Kubeadm: Selfhosting pivoting fails when using --store-certs-in-secrets

Created on 27 Nov 2018 · 18Comments · Source: kubernetes/kubeadm

kubeadm alpha selfhosting pivot (kubeadm v1.13.0-beta.2) fails when invoked with --store-certs-in-secrets with the following error message:

[pivot] pivoting cluster to self-hosted
[self-hosted] Created TLS secret "ca" from ca.crt and ca.key
[self-hosted] Created TLS secret "apiserver" from apiserver.crt and apiserver.key
[self-hosted] Created TLS secret "apiserver-kubelet-client" from apiserver-kubelet-client.crt and apiserver-kubelet-client.key
[self-hosted] Created TLS secret "sa" from sa.pub and sa.key
[self-hosted] Created TLS secret "front-proxy-ca" from front-proxy-ca.crt and front-proxy-ca.key
[self-hosted] Created TLS secret "front-proxy-client" from front-proxy-client.crt and front-proxy-client.key
[self-hosted] Created secret for kubeconfig file "scheduler.conf"
[self-hosted] Created secret for kubeconfig file "controller-manager.conf"
[apiclient] Found 1 Pods for label selector k8s-app=self-hosted-kube-apiserver
timed out waiting for the condition

areself-hosting help wanted kinbug lifecyclactive

Source

fabriziopandini

All 18 comments

I'm fine with waiting till 1.14 on this one.

timothysc on 27 Nov 2018

I thought this feature was being removed? The issue is likely due to https://github.com/kubernetes/kubernetes/issues/61322.

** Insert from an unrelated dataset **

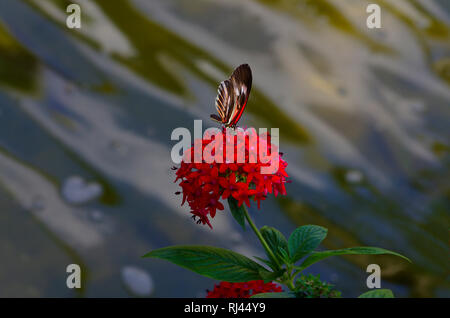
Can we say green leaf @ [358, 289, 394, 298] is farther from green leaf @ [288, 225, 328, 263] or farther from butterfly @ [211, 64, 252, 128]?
butterfly @ [211, 64, 252, 128]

andrewrynhard on 27 Nov 2018

@andrewrynhard thanks for pointing this out!

I thought this feature was being removed?

self-hosting was removed from kubeadm init and kubeadm upgrade workflows (both of them in some way not working properly), but it was agreed to leave an alpha command with the pivoting logic that you can call after init; however, be aware that once the cluster is turned to self-hosting you are on your own (e.g. for solving checkpointing / cold restart).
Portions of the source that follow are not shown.